• **Task**
Within the records that follow, restate exactly the lines from the line with "Estadística descriptivaObtención de datos" down to the line with "If you love", including both. Omit the pictures.
Data to process: Begin
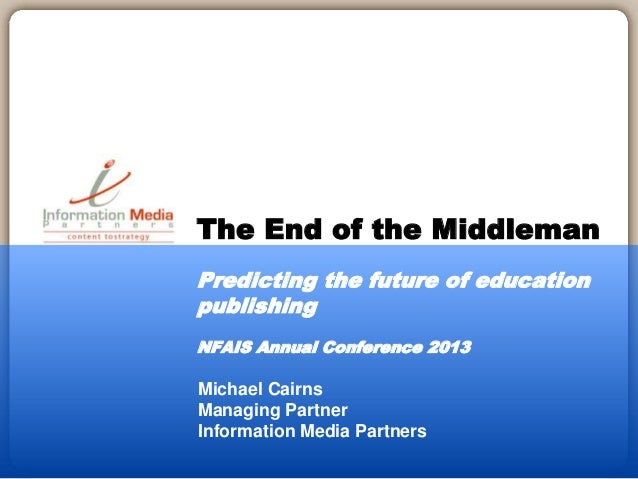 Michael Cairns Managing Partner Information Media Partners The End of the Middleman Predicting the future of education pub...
Data to process: End
Data to process: Begin
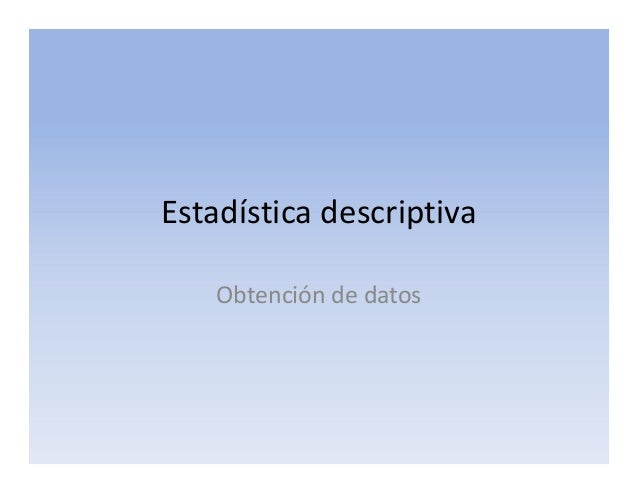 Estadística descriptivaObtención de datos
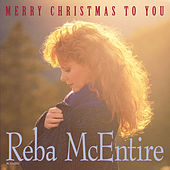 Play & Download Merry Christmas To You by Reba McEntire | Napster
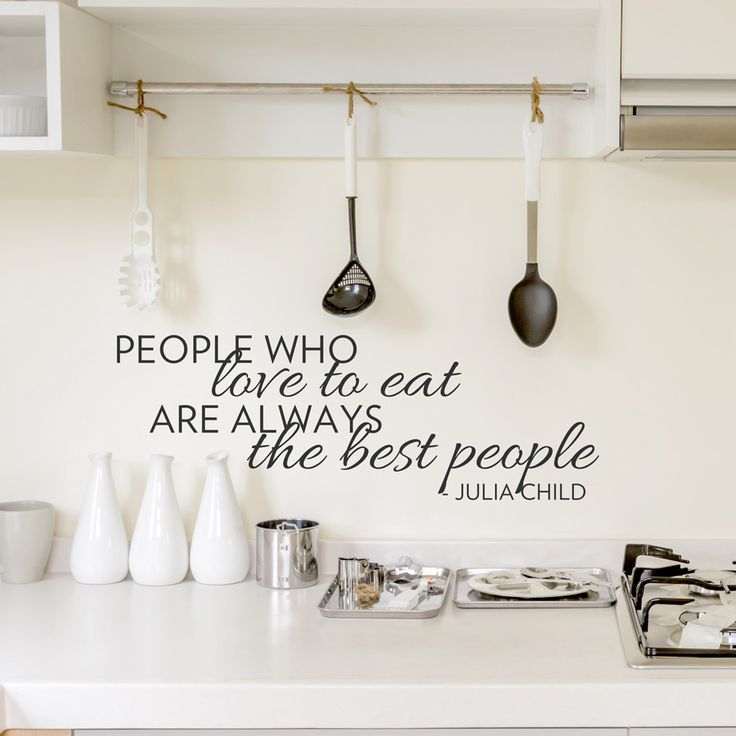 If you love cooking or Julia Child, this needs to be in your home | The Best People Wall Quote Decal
Data to process: End
Data to process: Begin
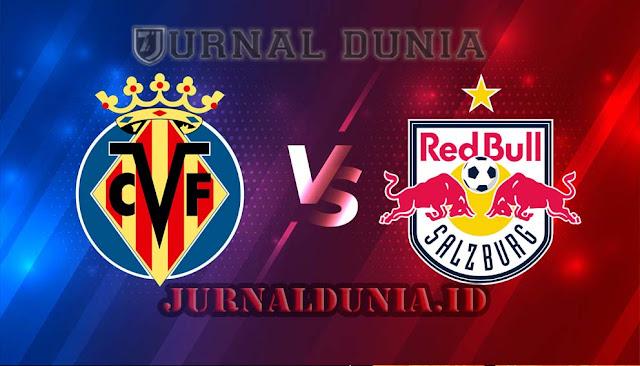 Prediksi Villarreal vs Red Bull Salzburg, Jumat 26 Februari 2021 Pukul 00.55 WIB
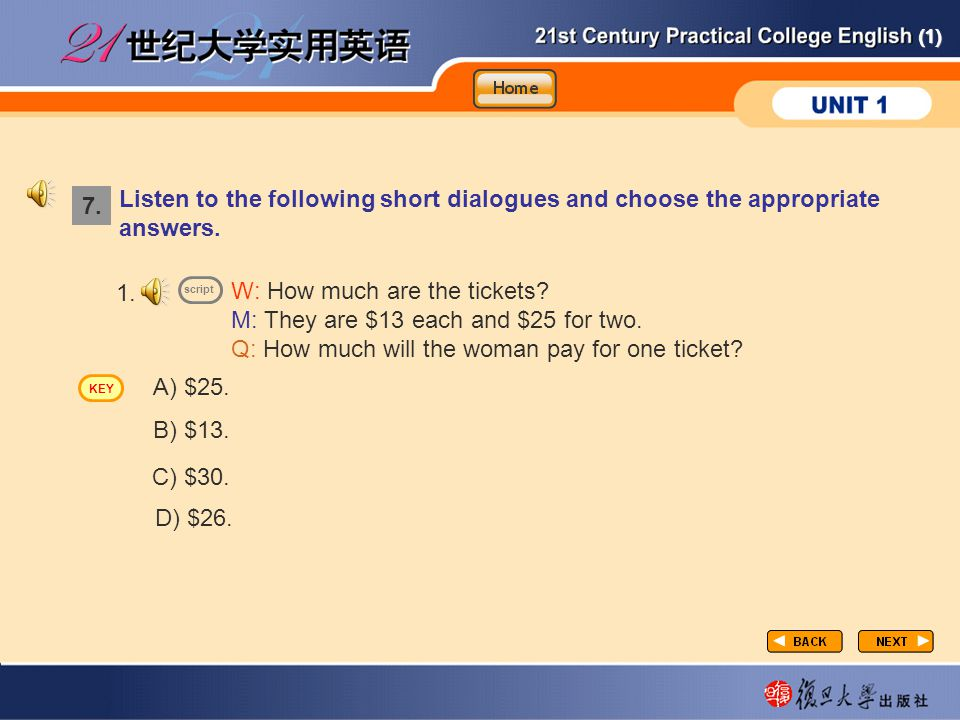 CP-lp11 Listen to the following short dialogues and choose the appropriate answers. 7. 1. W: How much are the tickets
Data to process: End
• **Solution**
 Estadística descriptivaObtención de datos
 Play & Download Merry Christmas To You by Reba McEntire | Napster
 If you love cooking or Julia Child, this needs to be in your home | The Best People Wall Quote Decal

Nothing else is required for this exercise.